Nous JEAN, par la grâce de Dieu, Grand-Duc de Luxembourg, Duc de Nassau;
Vu la loi du 29 juin 1993 ayant pour objet d'autoriser le Gouvernement à subventionner l'exécution d'un cinquième programme quinquennal d'équipement de l'infrastructure touristique et notamment ses articles 1er et 6;
Vu l'avis de la Chambre de Commerce;
Notre Conseil d'Etat entendu;
Sur le rapport de Notre Ministre des Classes Moyennes et du Tourisme et après délibération du Gouvernement en Conseil;
Arrêtons:
Art. 1er.
Peuvent bénéficier de subventions en capital ou en intérêts les propriétaires ou les exploitants d'entreprises hôtelières existantes qui procèdent à des investissements ayant pour objet:
| - | la modernisation ou la rationalisation d'établissements hôteliers légalement établis et sainement gérés; |
| - | l'extension d'établissements hôteliers qui, après ces travaux d'extension, n'ont pas plus de 75 chambres. |
Peuvent également bénéficier de subventions en capital ou en intérêts les personnes qui procèdent à des investissements ayant pour objet la construction d'établissements hôteliers nouveaux de 75 chambres au maximum.

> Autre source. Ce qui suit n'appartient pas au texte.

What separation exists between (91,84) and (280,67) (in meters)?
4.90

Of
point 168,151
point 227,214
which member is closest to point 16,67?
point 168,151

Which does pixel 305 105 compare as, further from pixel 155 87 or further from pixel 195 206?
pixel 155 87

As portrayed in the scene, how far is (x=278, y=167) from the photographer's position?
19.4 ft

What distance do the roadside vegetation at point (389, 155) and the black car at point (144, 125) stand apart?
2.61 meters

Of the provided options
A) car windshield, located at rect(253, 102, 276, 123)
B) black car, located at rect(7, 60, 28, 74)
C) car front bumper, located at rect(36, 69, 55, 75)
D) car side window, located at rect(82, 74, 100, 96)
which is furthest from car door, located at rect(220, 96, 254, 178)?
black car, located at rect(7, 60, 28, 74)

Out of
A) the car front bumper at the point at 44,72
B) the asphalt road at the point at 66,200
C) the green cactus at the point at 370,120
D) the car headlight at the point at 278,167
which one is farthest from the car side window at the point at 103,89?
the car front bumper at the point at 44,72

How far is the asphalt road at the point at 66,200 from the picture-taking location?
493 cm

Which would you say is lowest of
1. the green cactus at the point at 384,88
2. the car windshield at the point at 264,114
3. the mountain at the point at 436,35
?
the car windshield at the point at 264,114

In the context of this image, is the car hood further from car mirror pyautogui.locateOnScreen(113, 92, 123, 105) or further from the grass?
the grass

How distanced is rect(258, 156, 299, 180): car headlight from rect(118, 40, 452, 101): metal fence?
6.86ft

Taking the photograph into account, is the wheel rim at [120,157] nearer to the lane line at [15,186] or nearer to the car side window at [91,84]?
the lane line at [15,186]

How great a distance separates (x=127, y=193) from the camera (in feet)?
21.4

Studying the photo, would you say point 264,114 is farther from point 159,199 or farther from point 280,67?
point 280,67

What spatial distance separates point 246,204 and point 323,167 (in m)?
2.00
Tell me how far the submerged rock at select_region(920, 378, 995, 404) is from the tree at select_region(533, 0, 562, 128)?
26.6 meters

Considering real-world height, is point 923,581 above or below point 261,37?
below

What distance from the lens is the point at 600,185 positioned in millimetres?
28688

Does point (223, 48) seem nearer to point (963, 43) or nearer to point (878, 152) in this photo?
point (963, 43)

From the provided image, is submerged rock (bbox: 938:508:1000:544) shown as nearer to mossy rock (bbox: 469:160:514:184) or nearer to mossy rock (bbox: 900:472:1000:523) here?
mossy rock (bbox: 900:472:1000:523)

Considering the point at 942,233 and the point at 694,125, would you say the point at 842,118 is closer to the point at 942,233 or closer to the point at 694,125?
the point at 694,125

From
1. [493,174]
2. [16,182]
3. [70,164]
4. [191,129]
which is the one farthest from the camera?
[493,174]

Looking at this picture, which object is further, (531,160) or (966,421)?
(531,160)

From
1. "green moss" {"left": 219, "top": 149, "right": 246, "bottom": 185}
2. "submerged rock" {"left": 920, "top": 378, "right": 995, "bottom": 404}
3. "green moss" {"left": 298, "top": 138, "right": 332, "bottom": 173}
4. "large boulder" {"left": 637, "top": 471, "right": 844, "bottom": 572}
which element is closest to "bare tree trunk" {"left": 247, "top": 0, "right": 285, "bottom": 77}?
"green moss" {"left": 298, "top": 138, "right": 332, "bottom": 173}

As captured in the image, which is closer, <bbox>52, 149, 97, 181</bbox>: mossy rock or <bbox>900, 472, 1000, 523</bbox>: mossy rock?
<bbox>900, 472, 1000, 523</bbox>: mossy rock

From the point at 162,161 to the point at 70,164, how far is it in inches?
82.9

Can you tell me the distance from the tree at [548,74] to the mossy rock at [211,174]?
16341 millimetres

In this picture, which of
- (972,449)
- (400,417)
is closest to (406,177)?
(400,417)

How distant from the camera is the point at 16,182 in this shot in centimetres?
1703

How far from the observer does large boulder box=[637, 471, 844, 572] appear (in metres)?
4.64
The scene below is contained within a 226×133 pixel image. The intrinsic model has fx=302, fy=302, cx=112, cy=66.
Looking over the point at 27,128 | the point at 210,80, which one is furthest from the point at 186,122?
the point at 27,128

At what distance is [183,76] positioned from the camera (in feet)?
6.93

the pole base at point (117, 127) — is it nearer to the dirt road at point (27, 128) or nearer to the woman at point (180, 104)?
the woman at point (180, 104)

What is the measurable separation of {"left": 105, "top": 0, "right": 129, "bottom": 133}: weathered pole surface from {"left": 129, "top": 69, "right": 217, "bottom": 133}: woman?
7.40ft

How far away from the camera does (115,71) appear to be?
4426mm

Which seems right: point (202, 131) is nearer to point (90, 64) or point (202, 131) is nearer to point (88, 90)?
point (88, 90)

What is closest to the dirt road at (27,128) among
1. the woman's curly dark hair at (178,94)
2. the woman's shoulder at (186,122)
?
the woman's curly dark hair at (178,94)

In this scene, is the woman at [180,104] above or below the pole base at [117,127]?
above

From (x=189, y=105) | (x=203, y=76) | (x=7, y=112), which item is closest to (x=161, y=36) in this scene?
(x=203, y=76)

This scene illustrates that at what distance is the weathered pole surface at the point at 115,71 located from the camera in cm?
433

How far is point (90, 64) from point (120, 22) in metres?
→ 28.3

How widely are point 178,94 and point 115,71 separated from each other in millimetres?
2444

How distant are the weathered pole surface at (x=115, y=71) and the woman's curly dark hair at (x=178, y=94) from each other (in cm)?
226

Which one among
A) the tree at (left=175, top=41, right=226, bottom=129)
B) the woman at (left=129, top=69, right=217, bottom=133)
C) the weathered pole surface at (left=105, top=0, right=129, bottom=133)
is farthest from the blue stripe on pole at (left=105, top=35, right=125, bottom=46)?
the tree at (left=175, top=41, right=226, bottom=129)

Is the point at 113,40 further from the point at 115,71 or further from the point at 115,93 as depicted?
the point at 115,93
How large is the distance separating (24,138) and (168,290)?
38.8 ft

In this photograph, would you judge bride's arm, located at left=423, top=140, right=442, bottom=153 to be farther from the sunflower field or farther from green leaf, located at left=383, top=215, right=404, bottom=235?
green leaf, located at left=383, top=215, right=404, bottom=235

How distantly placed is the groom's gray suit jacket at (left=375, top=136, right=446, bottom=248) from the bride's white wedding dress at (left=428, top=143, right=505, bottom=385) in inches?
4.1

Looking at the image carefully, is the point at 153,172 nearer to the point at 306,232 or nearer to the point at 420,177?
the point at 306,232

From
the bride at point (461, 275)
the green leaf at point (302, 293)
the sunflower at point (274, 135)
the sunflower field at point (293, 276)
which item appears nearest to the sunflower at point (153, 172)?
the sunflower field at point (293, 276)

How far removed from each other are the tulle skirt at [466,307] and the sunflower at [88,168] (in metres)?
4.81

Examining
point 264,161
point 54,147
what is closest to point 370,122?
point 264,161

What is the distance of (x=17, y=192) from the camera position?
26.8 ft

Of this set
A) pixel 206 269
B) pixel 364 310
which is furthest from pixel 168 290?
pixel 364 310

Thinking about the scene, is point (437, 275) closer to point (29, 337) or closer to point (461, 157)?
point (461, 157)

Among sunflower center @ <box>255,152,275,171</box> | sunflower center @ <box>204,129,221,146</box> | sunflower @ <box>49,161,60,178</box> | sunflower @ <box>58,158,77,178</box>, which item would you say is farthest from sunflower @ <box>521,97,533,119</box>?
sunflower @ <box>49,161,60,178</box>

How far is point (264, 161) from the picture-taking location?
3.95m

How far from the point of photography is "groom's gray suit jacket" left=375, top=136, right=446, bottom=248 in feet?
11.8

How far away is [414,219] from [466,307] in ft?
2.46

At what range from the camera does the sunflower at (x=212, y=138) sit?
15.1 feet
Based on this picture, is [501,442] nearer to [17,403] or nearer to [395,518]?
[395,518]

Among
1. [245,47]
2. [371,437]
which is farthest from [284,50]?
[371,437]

Les investissements bénéficiant de ces aides doivent répondre à un intérêt économique général.
Les investissements à caractère professionnel ayant pour objet la modernisation ou la rationalisation d'un établissement hôtelier, réalisés au cours du cinquième programme quinquennal d'équipement de l'infrastructure touristique, sont subventionnables jusqu'à concurrence d'un plafond de 45 millions de francs.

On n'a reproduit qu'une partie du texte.